Ces événements démontrent que les UAW ne
sont plus un syndicat que de nom. Ils sont une entreprise qui tire la plus
grande partie de ses revenus de l’augmentation de l’exploitation de
ses « membres », en plus des cotisations déduites automatiquement des
chèques de paie du nombre décroissant de ceux qui travaillent encore.
La transformation des UAW en une entreprise
est le résultat d’un processus historique ayant débuté il y a des
dizaines d’années. Cette transformation tire sa source dans la
perspective politique de droite sur laquelle sont basés les UAW ainsi que le
reste du mouvement syndical officiel.
Dans leur lutte contre la destruction de
leurs emplois, conditions de vie et conditions de travail, les travailleurs de
l’auto ne trouveront pas d’adversaires plus acharnés que les UAW.
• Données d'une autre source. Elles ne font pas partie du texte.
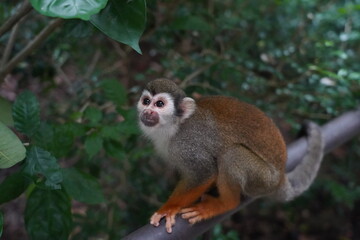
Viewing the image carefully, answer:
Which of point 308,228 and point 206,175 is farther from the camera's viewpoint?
point 308,228

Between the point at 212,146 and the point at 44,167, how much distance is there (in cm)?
112

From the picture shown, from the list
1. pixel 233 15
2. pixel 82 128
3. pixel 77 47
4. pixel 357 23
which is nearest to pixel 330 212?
pixel 357 23

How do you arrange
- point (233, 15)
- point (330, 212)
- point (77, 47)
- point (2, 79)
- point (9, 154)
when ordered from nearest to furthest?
point (9, 154) < point (2, 79) < point (77, 47) < point (233, 15) < point (330, 212)

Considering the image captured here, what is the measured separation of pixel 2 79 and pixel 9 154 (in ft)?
3.36

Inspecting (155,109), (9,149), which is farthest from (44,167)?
(155,109)

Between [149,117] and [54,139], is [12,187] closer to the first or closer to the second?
[54,139]

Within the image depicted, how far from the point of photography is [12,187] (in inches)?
63.3

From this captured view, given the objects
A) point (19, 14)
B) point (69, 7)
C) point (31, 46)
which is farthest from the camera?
point (31, 46)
Il est essentiel que ces luttes, qui doivent commencer maintenant avec
l’organisation de comités de membres de la base indépendants des UAW,
soient basées sur les leçons politiques des événements ayant mené au désastre
actuel.
Plusieurs aspects de la perspective
politique des UAW ont mené à son effondrement et à sa transformation en
instrument d’exploitation des travailleurs.
* La défense du capitalisme et
l’opposition au socialisme : Dans les
luttes de masse qui ont mené à la création des UAW dans les années 1930, les
travailleurs les plus militants étaient animés par les idéaux du socialisme.
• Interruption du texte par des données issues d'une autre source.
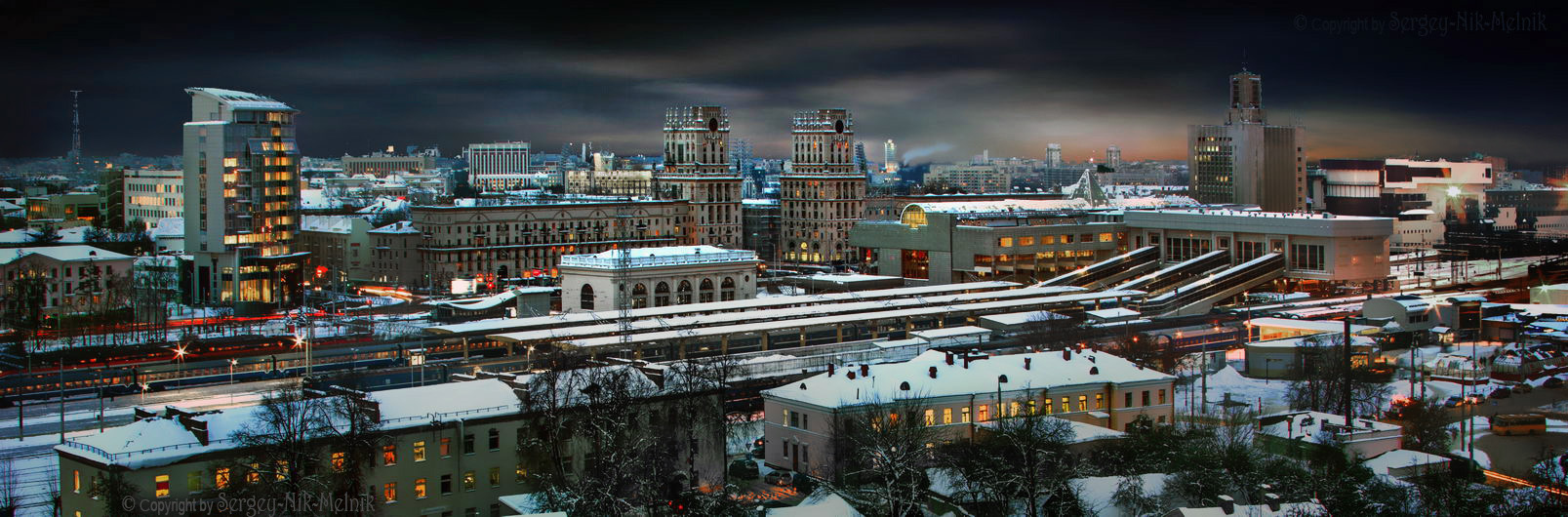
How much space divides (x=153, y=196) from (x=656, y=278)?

Mais la direction syndicale a très tôt rejeté toute lutte pour une
restructuration radicale ou une réforme démocratique de la vie économique
américaine, voire une transformation révolutionnaire sur la base de principes
socialistes. Après la Deuxième Guerre mondiale, de laquelle les Etats-Unis sont
sortis en tant que puissance capitaliste dominante, les UAW se sont ralliés à
la campagne de l’élite dirigeante américaine visant à obtenir
l’hégémonie mondiale. Ils ont ainsi soutenu la politique de la guerre
froide à l’étranger et de la chasse aux sorcières contre les communistes
aux Etats-Unis mêmes. Les UAW ont organisé une purge des éléments socialistes
et radicaux qui avaient joué un rôle clé dans la création du syndicat.
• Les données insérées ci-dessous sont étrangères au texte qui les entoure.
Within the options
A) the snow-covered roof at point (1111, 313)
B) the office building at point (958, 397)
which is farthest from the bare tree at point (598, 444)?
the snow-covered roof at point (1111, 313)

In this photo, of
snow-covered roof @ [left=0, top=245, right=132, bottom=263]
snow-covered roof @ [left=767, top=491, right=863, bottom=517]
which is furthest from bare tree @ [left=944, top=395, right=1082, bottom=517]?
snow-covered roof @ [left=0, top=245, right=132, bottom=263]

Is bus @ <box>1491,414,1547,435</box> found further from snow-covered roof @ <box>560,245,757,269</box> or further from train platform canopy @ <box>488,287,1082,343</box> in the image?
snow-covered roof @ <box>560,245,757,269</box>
La bureaucratie syndicale qui s’est
consolidée sur cette base réactionnaire a identifié ses intérêts avec la rentabilité
des trois grands constructeurs américains. Cela signifie que les emplois et les
salaires des travailleurs dépendent entièrement de la suprématie économique et
industrielle sans partage des Etats-Unis. Lorsque cette suprématie a commencé à
s’éroder, les UAW ont adopté comme politique la collaboration avec les
compagnies pour renverser les gains que les travailleurs avaient obtenus dans
les luttes précédentes.
* Le nationalisme :
L’identification des intérêts des travailleurs avec ceux des patrons est
liée au nationalisme. Les UAW rejettent le principe fondamental que les
travailleurs de tous les pays sont unis dans une lutte commune et qu’ils
ne peuvent défendre leurs intérêts qu’en s’unissant internationalement
avec leurs frères et sœurs de classe. L’économie mondiale devenant
de plus en plus intégrée et dominée par des compagnies transnationales qui
mènent leurs opérations à l’échelle mondiale et cherchent les salaires
les plus bas sur la planète, il a été démontré que l’orientation
nationaliste des UAW est une impasse pour les travailleurs. Plutôt que faire
pression sur les compagnies de l’industrie automobile pour qu’elles
fassent des concessions aux travailleurs, les UAW ont plutôt commencé à faire
pression sur les travailleurs pour qu’ils fassent des concessions aux compagnies.
Les UAW ont cherché à monter les travailleurs américains contre les
travailleurs canadiens, mexicains, européens et japonais, insistant
qu’ils devaient accepter des salaires moins élevés et l’élimination
d’emplois pour que « leurs » compagnies américaines soient plus
concurrentielles. La spirale descendante des emplois et du niveau de vie qui en
a résulté a mené au désastre que l’on connaît aujourd’hui.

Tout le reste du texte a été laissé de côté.